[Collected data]
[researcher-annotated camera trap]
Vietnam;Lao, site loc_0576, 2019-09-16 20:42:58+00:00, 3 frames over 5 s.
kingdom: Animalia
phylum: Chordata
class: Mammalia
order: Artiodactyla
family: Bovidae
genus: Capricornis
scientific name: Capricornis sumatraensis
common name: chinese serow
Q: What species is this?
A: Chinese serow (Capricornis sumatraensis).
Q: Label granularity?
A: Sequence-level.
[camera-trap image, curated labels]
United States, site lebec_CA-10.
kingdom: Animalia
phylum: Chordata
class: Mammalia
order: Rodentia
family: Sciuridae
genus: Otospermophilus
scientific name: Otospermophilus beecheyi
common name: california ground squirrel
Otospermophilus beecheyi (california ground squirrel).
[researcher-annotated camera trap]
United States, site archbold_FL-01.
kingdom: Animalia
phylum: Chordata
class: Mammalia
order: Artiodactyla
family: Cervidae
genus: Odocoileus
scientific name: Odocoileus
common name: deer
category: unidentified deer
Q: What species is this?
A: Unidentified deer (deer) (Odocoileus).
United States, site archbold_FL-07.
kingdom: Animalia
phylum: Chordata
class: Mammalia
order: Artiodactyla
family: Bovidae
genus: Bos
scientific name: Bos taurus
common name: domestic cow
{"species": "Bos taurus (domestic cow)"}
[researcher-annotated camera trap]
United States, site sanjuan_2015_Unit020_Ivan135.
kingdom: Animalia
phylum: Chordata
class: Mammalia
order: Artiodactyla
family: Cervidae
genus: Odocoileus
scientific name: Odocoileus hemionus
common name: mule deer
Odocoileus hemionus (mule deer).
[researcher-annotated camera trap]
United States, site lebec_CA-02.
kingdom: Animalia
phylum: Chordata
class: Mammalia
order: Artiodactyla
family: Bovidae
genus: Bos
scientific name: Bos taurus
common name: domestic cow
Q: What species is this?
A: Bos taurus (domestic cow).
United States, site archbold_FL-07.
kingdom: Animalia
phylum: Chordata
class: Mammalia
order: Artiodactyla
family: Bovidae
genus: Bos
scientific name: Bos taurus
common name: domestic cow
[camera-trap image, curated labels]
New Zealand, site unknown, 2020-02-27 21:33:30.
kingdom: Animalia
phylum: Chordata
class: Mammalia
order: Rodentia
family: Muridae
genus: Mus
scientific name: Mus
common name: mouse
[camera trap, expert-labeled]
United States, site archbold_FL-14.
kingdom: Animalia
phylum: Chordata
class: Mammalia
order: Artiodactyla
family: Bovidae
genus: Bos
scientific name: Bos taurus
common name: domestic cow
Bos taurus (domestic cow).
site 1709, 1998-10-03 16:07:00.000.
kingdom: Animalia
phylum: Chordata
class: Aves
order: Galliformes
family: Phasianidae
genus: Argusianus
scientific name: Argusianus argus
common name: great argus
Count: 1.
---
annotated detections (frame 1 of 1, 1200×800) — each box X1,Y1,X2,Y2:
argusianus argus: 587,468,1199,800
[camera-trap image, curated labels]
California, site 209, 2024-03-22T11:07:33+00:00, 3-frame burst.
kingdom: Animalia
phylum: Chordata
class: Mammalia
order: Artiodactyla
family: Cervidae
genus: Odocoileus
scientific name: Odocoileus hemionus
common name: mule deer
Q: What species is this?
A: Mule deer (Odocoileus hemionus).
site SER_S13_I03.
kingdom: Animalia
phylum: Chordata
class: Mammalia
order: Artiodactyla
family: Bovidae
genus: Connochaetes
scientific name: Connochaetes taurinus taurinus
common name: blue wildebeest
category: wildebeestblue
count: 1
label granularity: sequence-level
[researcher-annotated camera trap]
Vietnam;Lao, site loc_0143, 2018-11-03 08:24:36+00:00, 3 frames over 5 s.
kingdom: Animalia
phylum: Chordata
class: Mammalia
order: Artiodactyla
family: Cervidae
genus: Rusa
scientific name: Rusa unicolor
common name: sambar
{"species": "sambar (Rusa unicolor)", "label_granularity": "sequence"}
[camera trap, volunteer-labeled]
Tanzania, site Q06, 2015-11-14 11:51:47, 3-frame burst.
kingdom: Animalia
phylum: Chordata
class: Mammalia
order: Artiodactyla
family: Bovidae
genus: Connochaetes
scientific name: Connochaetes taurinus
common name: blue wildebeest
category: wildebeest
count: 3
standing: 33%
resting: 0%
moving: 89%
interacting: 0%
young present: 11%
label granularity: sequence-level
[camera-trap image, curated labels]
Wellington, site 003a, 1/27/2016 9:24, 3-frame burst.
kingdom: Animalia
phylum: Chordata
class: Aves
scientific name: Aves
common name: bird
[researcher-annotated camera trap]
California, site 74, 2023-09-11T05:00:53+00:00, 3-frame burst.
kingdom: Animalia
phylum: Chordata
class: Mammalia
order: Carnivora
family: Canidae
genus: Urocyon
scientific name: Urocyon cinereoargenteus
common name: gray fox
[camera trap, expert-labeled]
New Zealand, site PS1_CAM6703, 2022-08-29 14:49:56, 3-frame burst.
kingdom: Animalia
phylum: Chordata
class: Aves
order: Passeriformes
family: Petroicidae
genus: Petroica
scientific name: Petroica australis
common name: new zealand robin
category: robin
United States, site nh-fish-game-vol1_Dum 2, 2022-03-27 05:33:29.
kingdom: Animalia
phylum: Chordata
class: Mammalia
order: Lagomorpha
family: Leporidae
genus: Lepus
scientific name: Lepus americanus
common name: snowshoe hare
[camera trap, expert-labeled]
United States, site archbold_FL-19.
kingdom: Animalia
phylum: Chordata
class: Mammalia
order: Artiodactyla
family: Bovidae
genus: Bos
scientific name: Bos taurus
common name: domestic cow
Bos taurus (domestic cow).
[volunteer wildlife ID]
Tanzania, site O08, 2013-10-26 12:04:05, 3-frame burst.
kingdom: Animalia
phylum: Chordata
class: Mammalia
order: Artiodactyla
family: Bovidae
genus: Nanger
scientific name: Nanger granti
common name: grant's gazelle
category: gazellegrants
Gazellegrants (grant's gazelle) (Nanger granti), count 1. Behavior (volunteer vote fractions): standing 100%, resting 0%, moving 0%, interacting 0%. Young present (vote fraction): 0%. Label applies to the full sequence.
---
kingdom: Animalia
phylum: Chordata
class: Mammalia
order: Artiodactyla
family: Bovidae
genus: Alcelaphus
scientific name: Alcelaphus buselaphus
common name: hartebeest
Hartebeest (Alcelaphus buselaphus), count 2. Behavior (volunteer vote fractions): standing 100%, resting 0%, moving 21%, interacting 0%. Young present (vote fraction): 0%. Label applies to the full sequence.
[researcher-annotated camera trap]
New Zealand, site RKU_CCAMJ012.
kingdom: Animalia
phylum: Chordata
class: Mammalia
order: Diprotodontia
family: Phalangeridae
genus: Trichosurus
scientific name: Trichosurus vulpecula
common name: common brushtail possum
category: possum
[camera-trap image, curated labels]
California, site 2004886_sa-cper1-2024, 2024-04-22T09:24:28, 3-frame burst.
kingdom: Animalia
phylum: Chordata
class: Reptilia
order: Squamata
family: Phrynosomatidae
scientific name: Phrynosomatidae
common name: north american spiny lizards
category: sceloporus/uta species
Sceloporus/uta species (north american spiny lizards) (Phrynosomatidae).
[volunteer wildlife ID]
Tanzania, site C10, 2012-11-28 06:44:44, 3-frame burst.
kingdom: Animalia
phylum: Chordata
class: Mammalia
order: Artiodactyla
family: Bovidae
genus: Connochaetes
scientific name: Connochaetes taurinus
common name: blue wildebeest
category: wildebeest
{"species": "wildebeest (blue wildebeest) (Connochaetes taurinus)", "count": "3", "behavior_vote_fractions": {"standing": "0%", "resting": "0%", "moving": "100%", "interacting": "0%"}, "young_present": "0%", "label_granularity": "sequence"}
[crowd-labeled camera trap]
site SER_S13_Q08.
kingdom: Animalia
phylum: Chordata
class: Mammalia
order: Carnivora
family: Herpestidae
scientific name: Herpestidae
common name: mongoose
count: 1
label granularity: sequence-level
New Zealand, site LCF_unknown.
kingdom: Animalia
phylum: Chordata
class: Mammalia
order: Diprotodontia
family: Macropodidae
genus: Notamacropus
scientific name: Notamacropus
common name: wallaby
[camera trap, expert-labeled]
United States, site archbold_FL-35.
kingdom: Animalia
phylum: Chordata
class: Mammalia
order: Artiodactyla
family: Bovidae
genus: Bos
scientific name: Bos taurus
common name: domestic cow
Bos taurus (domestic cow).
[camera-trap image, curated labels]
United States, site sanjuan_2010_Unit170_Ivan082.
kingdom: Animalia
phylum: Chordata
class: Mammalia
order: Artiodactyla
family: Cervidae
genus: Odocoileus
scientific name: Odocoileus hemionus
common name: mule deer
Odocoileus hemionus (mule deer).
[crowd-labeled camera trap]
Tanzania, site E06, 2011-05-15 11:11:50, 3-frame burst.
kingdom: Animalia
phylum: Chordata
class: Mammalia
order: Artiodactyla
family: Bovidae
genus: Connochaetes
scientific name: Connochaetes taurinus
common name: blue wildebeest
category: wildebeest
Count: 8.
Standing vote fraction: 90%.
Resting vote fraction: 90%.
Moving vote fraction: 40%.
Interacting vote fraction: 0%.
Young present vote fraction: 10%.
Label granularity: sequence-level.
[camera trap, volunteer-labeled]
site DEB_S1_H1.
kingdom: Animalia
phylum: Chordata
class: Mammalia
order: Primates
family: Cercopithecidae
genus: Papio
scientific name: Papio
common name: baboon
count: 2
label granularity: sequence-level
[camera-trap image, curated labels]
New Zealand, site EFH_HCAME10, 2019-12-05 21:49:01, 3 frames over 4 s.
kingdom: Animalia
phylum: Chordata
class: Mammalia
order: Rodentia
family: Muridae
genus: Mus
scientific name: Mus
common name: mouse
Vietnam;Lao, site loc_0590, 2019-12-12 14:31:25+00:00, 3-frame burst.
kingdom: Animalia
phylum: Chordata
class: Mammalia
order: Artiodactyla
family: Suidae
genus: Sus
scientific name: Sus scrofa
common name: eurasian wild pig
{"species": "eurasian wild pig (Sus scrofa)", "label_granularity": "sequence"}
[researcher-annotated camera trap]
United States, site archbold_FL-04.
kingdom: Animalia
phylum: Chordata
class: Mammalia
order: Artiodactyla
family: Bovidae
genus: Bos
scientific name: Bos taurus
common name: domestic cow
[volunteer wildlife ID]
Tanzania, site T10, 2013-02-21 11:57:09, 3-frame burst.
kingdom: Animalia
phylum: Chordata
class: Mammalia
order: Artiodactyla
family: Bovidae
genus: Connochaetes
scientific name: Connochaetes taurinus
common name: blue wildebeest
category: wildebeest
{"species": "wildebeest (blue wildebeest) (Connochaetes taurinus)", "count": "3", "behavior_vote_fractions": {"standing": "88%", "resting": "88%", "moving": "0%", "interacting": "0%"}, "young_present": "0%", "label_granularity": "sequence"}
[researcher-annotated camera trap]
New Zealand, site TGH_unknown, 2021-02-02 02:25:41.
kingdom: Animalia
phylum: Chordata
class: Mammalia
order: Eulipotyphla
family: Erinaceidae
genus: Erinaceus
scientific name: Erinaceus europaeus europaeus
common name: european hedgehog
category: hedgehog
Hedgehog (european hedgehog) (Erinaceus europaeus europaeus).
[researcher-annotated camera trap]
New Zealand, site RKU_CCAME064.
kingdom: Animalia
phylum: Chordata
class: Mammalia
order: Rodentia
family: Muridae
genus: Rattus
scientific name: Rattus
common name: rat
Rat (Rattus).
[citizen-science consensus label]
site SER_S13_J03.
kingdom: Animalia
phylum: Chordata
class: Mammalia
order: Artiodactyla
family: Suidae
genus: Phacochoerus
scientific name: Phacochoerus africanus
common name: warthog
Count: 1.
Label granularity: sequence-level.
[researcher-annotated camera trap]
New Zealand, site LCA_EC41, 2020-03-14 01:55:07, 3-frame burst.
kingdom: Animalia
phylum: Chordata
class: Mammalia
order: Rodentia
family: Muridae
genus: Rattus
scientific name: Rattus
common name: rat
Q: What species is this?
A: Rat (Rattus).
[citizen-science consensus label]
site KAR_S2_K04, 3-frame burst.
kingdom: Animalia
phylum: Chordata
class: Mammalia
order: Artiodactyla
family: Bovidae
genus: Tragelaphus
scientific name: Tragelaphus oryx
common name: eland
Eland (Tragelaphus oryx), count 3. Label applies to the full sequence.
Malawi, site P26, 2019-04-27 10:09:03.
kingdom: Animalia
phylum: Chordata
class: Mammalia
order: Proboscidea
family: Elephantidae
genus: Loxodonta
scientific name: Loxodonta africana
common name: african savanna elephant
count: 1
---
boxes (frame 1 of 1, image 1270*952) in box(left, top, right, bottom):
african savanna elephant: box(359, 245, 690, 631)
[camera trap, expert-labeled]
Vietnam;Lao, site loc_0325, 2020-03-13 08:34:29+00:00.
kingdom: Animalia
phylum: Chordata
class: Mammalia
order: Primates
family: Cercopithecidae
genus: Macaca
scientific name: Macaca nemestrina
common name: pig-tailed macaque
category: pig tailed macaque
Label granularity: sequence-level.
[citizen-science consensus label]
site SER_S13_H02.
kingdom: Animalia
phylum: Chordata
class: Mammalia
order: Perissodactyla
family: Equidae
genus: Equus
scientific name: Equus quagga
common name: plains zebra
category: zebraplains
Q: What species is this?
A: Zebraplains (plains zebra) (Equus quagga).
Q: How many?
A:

What you are asked to do.
Every line above that holds the string "unicolor" should be returned.

Written reply.
scientific name: Rusa unicolor
{"species": "sambar (Rusa unicolor)", "label_granularity": "sequence"}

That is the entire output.